Uno de ellos es brindar una mayor libertad de decisión a personas dependientes económicamente dentro de cada hogar, en su inmensa mayoría mujeres, pero también niños, ancianos o personas con alguna discapacidad.
Otro aspecto relevante es la posibilidad de reducir enormemente o acaso terminar con el trabajo infantil – que afecta en la actualidad a más de 150 millones de niños, de los cuales 73 millones realizan tareas peligrosas. Casi la mitad de estos niños tienen entre 5 y 11 años, según el informe “Estimaciones mundiales sobre el trabajo infantil” de la Organización Internacional del Trabajo.
Un ingreso asegurado permitiría fortalecer la formación personal y el despliegue de las capacidades creativas y vocacionales, colaborando no sólo con el desarrollo individual, sino potenciando el avance colectivo en numerosos campos.
El sudor de la frente propia… y ajena
El concepto de recibir una transferencia directa de carácter individual, suficiente, para todos y por el sólo hecho de existir, choca con prejuicios de fuerte arraigo, tales como el de suponer que uno debe hacer algo a cambio, es decir, ofrecer alguna contraprestación de carácter privado o social para poder hacerse acreedor a ello.
Habría que animarse a reflexionar si esta venta o alquiler de la propia vida a cambio de un salario, modalidad surgida en el transcurso de la Revolución Industrial y en la mayor parte de los casos insuficiente para vivir dignamente, no volatiliza en gran medida la posibilidad de ocupar este tiempo finito – recurso escaso de la vida humana- en otras tareas, impidiendo muchas veces seguir la propia vocación -nunca dictada por las leyes de la oferta y la demanda laboral- y si no dificulta incluso la posibilidad de actuar de manera voluntaria y desprendida, aun ejerciendo la misma ocupación.
La explotación de la mano de obra ajena sirvió en el período industrial para la formación de capital que luego se independizó parcialmente de la plusvalía extraída a los trabajadores/as (sudor de la frente ajena) para construir un planeta usurero, inexpugnable para las almas sensibles.
La idea de equiparar un trabajo individual (el sudor de la frente propia con el cual debe ganarse el diario pan) a una remuneración, no se sostiene estrictamente frente a la apreciación del quantum colectivo y la acumulación histórica en la creación de valor.

- [Datos extraídos]
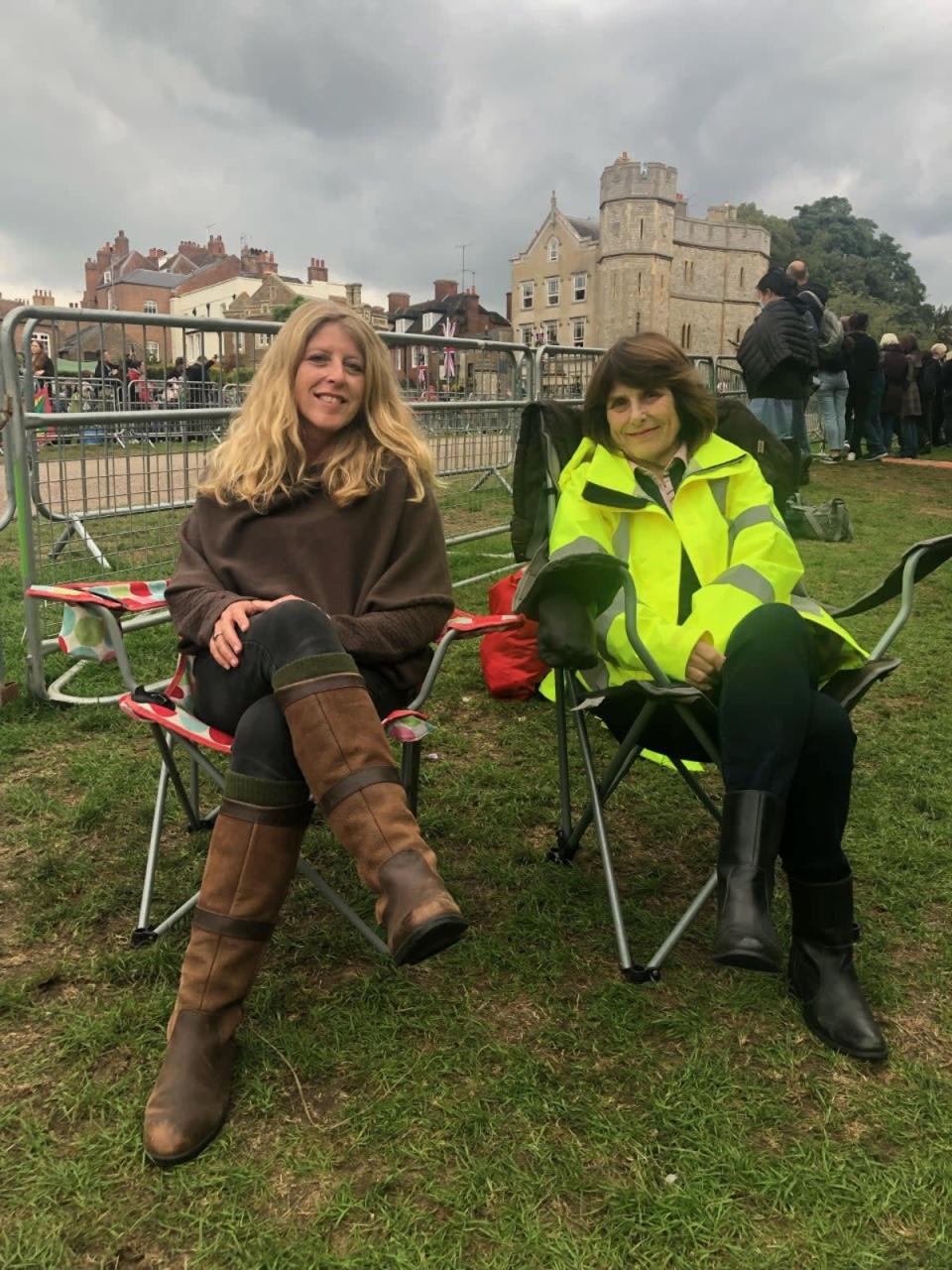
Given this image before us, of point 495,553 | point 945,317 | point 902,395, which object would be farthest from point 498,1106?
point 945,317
==
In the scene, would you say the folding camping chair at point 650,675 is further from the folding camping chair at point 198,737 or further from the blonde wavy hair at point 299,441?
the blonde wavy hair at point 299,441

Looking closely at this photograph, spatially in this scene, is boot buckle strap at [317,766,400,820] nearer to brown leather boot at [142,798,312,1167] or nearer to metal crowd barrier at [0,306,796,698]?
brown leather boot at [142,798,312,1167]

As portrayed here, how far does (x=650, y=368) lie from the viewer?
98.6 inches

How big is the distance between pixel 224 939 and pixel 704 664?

- [Tareas y ejercicios]
1/ Devuelve del texto sobre el ingreso asegurado el pasaje que va de "Uno de ellos" a "con alguna discapacidad.", sin cambiar nada.
2/ En el texto sobre el ingreso asegurado, resume en forma de lista el párrafo que empieza con "Otro aspecto relevante" y conserva sus datos principales.
3/ Prolonga el texto sobre el ingreso asegurado a partir del punto en que termina.
Los registros provienen de una fuente distinta.

- [Tus respuestas escritas]
1/
Uno de ellos es brindar una mayor libertad de decisión a personas dependientes económicamente dentro de cada hogar, en su inmensa mayoría mujeres, pero también niños, ancianos o personas con alguna discapacidad.

2/
- Se abre la posibilidad de reducir enormemente o acaso terminar con el trabajo infantil.
- El trabajo infantil afecta hoy a más de 150 millones de niños.
- De ellos, 73 millones realizan tareas peligrosas.
- Casi la mitad de estos niños tiene entre 5 y 11 años.
- La fuente de estas cifras es el informe "Estimaciones mundiales sobre el trabajo infantil" de la Organización Internacional del Trabajo.

3/
Mucho menos puede aceptarse que alguien deba trabajar creando riqueza, mientras los especuladores crean agujeros negros de pobreza, que engullen por completo todo el trabajo y con él, la existencia invertidas.
La dificultad en aceptar que todo ser humano, por el sólo hecho de estar vivo tiene derecho a existir dignamente y que es una responsabilidad colectiva asegurarlo, es heredada de creencias y momentos anteriores de la historia humana y aprovechada ayer como hoy por mezquinos intereses de apropiación para impedir una redistribución justa del bienestar material.
¿Dónde está el dinero para repartir?
En el debate actual, los activistas de la Renta Básica Universal señalan como posibles fuentes efectivas de financiación, la necesidad de gravar con mayores impuestos a las grandes fortunas, impedir la evasión, elusión y fuga a paraísos fiscales o derivar partidas presupuestarias hoy despilfarradas en armamento.
Tan sólo un breve repaso del dinero escamoteado a los fiscos nacionales a través de maniobras –alrededor de un tercio del PBI mundial según un informe en 2012 de Expertos de la Red por la Justicia Fiscal (Tax Justice Network) o la revisión del gasto armamentista mundial, que representó en 2018 “un 2,1% del PIB mundial o 239 dólares por persona” hace balbucear a cualquier argumentación que niegue la posibilidad de garantizar una renta individual a todos los habitantes del planeta.
Más allá de su exigibilidad como derecho humano, las múltiples experiencias realizadas hasta ahora, aún bajo presupuestos y perspectivas disímiles, hablan de la viabilidad y las ventajas de instalar de inmediato un ingreso universal.
La única certeza es que los tiempos de crisis invitan a pensar, sentir y actuar de manera revolucionaria, el único modo de hacer avanzar la historia humana.